# The data
BEGIN

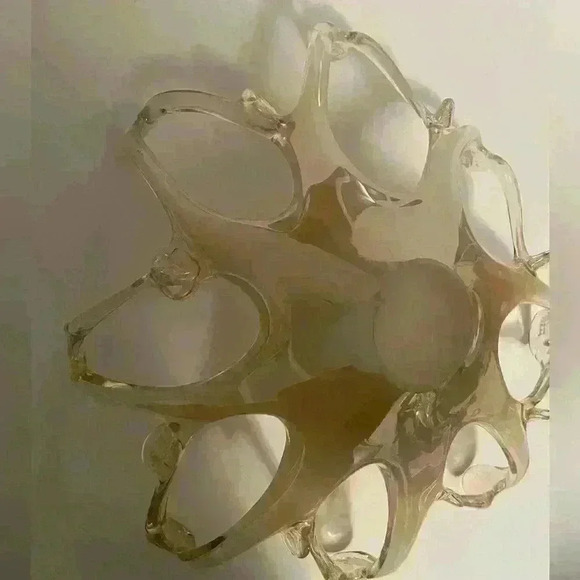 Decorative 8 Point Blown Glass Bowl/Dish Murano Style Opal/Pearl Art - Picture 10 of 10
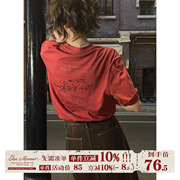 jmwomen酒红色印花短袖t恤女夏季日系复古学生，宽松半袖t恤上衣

END
BEGIN

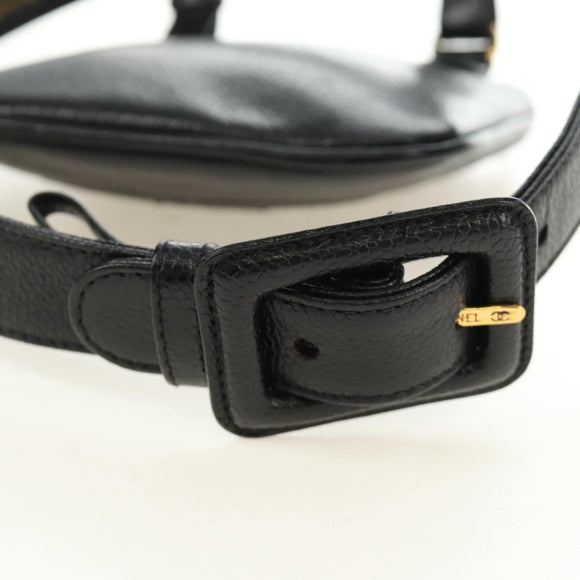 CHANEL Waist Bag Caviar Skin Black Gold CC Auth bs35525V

END

# Exercise goal
Within the material above, find the part that opens with the line containing "Decorative 8 Point" and closes with the line containing "jmwomen酒红色印花短袖t恤女夏季日系复古学生，宽松半袖t恤上衣", and reproduce it exactly without the pictures.

# Answer section
 Decorative 8 Point Blown Glass Bowl/Dish Murano Style Opal/Pearl Art - Picture 10 of 10
 jmwomen酒红色印花短袖t恤女夏季日系复古学生，宽松半袖t恤上衣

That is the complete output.